___ Texte extrait

Après de longues tergiversations, le juge décida que le cimetière relevait du régime de la domanialité publique (CE 28 juin 1935, Marécar : DP 1936, III, 20, concl. Latournerie, note M. Waline). Dans cet arrêt, le sieur Mougamadousadagnetoulah (Marécar) a usurpé une portion du terrain du cimetière de la commune de Nedouncadoun (Pondichéry, comptoir français des Indes), le juge décide alors que, le cimetière appartenant au domaine public, il ne pouvait faire l’objet d’une prescription acquisitive. Il faudra néanmoins attendre l’arrêt du conseil d’État "Damoiselle Méline" (CE 21 octobre 1955, D 1956.543) pour que la jurisprudence se stabilise définitivement sur ce point (sur toutes ces questions, cf. la magistrale étude de Georges Chaillot ("Le Droit des sépultures en France", 2004 éditions Pro Roc, p. 80 et s.).
Le cimetière : élément du domaine public
Ainsi, le cimetière répond à l’actuelle définition posée par le Code Général de la Propriété des Personnes Publiques (CG3P) selon laquelle : "Sous réserve de dispositions législatives spéciales, le domaine public d’une personne publique mentionnée à l’art. L. 1 est constitué des biens lui appartenant qui sont soit affectés à l’usage direct du public, soit affectés à un service public pourvu qu’en ce cas ils fassent l’objet d’un aménagement indispensable à l’exécution des missions de ce service public." (L. 211-1 CG3P)
La propriété publique : un critère nécessaire mais pas suffisant
Un bien ne peut donc faire partie du domaine public s’il n’appartient pas à une personne publique ; c’est la reprise d’une jurisprudence constante (CE, 8 mai 1970, Société Nobel-Bozel, req. n° 69324). Par exemple, une voie privée ne peut pas faire partie du domaine public même si elle est ouverte à la circulation publique (CE, 15 février 1989, commune de Mouvaux, req. n° 71992). Un pont construit par un particulier au-dessus d’un cours d’eau domanial reste une propriété privée (CE, 27 mai 1964, Chervet R. p. 300). Par nature, et sauf l’exception relictuelle de cimetières privés, les cimetières sont la propriété de personnes publiques et remplissent donc ce premier critère.
Le critère de l’affectation : un critère double
Il ne suffit pas qu’un bien immobilier appartienne à une personne publique pour être incorporé à son domaine public, il convient de surcroît qu’il soit affecté. Cette affectation publique comporte deux formes, l’affectation à un service public, et celle à l’usage du public ; de nouveau, le juge administratif va créer ce critère dans son arrêt "Marécar" (précité). Le CG3P le reprend. Il faut, pour que le bien soit considéré comme affecté au public, qu’il soit directement affecté (le public doit pouvoir y accéder plus ou moins librement), il faut aussi que le bien soit affecté à la collectivité : il n’y a pas d’utilisation réservée à une personne ou à un groupe. On remarquera que le cimetière, avec ses concessions funéraires, présente un tempérament à cette utilisation collective inconditionnelle.

______
___ Données sources

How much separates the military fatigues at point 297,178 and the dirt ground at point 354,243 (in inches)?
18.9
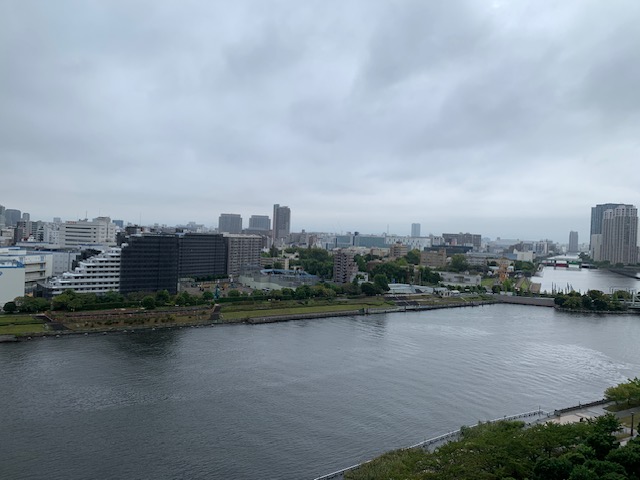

______

Consignes à suivre:
Recopiez à l'identique le passage du texte sur le cimetière et le domaine public, en partant des mots "Le cimetière : élément" et en vous arrêtant après "(L. 211-1 CG3P)". Les données constituent un matériau distinct du texte.

Tâche accomplie:
Le cimetière : élément du domaine public
Ainsi, le cimetière répond à l’actuelle définition posée par le Code Général de la Propriété des Personnes Publiques (CG3P) selon laquelle : "Sous réserve de dispositions législatives spéciales, le domaine public d’une personne publique mentionnée à l’art. L. 1 est constitué des biens lui appartenant qui sont soit affectés à l’usage direct du public, soit affectés à un service public pourvu qu’en ce cas ils fassent l’objet d’un aménagement indispensable à l’exécution des missions de ce service public." (L. 211-1 CG3P)